Friday, January 15, 2010

Time to Buffen Up

Fat jokes are overrated. I know that. I don't particularly enjoy fat jokes. But I really enjoyed thinking up / filming this video. It takes the focus off of figure and puts it on ... lifting weights? Haha. I'm such a punster, am I not?

You may have noticed that I put my hair up in ponytail fashion. I've never done this before. I did it merely to have a somewhat different look than I normally have. I don't want to appear too much as myself—I want to be a character. An unknown personality.

I owe a huge debt of gratitude to my brother Clint for his cooperation with this. He hurt himself as he dove over the bushes, and he was still plucking pine straw from his armpits when he suited up for work a while later. Poor guy. Help me make it up to him by subscribing to his YouTube channel and leaving him a kind comment: www.youtube.com/clintorion

On a personal note, I don't expect to be in danger of excess weight in the near future. My mom's side of the family is pretty fit and trim, and I seem to have the same type of build. However, I do want to start exercising again. I used to lift weights, do crunches and push-ups, and go for runs, but I haven't done much of any of those in recent months. I'm getting soft! Time to buffen up. Perhaps I'll post something about my progress later.

Until then,
Jordan

Saturday, January 9, 2010

Drangs and Frills

Honestly, I didn't have any video plans this Friday. Usually I have the video recorded and edited BEFORE Friday rolls around, but this time I was at a loss. I don't know how it happened, but I just couldn't get anything together in time. Thus, being pressed for time, I decided to revisit my roots and do a random vlog-style video in the tool shed. The beauty of these kinds of videos is that they require little planning or preparation, no location changes, and no costume changes. Oh, and no script. That's where the editing comes in handy: it's easy to cut out all the boring parts. (A script minimizes boring pauses.)

The only real plan I had was to try my rapid talking experiment. I've done this in front of the mirror before, but that's not as big of a deal. I wanted to try it in front of a camera. What is it about a camera that makes your brain blank out? The experiment went okay, but not as well as I hoped it would. I paused too much, wasn't fast enough, and relied too heavily on stall words such as "Um, like, you know," etc. I'll face it: I'm just not a natural-born talker. I'll keep practicing.

I've wanted to do a vampire-themed series for a while. I was reminded of this because Twilight and vampires popped up in my spiel. We'll see what happens with that.

Buckle your seatbelts and hold onto your fangs, kids.
-Jordan

Friday, January 1, 2010

A New Cornucopia of Chances

New Year's has never been my favorite holiday. It is essentially a celebration of time passing, and time passing always makes me sentimental and dampens my spirits. The whole past year distills down to this one moment when the clock strikes 12:00, and the old year magically becomes the new year. All the progress I haven't made comes into focus and robs my optimism for the fresh start ahead. I always have a sneaking suspicion that the new year is just the old one disguise. The new year has a new label, and that's it.

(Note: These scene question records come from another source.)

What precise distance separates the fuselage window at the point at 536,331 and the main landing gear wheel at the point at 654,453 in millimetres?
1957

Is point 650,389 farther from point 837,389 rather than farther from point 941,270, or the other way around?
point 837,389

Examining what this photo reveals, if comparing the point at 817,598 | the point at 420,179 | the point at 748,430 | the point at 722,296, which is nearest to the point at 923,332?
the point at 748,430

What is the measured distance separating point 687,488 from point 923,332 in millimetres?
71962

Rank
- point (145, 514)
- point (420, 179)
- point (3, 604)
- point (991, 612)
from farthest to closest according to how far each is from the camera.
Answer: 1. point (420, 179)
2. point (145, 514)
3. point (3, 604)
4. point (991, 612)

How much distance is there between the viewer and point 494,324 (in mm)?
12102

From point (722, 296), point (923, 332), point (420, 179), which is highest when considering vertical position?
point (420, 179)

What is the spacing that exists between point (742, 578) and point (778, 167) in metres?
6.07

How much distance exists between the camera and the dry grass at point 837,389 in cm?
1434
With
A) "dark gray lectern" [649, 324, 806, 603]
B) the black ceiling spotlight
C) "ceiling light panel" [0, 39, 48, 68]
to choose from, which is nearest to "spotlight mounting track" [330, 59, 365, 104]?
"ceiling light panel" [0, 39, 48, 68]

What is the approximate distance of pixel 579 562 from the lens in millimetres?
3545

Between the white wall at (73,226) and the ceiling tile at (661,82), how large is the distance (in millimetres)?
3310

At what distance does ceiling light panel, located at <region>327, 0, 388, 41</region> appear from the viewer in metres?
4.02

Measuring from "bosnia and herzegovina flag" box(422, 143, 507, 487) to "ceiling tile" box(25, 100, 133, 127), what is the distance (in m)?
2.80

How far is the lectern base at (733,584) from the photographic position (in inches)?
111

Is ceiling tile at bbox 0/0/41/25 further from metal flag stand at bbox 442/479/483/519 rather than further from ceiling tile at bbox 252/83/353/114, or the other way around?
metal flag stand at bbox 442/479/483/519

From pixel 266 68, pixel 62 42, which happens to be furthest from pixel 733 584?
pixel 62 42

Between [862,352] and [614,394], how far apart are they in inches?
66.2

I agonize over opportunities missed. But as I contemplated New Year's last night, I realized that I really shouldn't. I should learn from mistakes, of course; but always regretting the path not taken is no way to live. If everyone waited for the absolutely perfect option to come along—the one that will erase any doubt about whether it is the right choice, the one that will preclude any fickle inkling of changing one's mind—who would ever do anything? Who would ever marry? Who would ever take a chance?

Chance is inherent in the nature of time. We cannot know most features of the future. We can sift through the past for clues about how things might turn out, and we can glean hints from present knowledge how we may expect things to happen; but, at the end of the day, the future is still inscrutable. We must take some level of a chance if we are to live at all. The passing of time makes it this way.

Thus, in a sense, New Year's is a celebration of chance. It looks behind at old chances taken—good or bad, fortuitous or not—and looks forward to a new year full of innumerable chances ripe for the taking.

Maybe the last year's chances didn't turn out as I imagined, but some of them turned out better than I hoped. This gives me hope for the new year and its chances. I embrace the uncertainty of time this year as I lean on the certainty of my God who said, "I will never leave you or forsake you." I know that everything will not turn out exactly as I envision it doing, but I know that it will be okay. I must release my fear of not finding the absolutely perfect option and act upon the past clues and present hints I have.

This week's video highlights the uncertainty of our time here on earth. We can't see the future. We like to think that we have plenty of time left to live, but the reality is this: we just don't know. With that acknowledgement, how will we choose to live in the present moment? I seek the Lord for His wisdom for all of us. "Teach us to count our days; let us know how transient we are."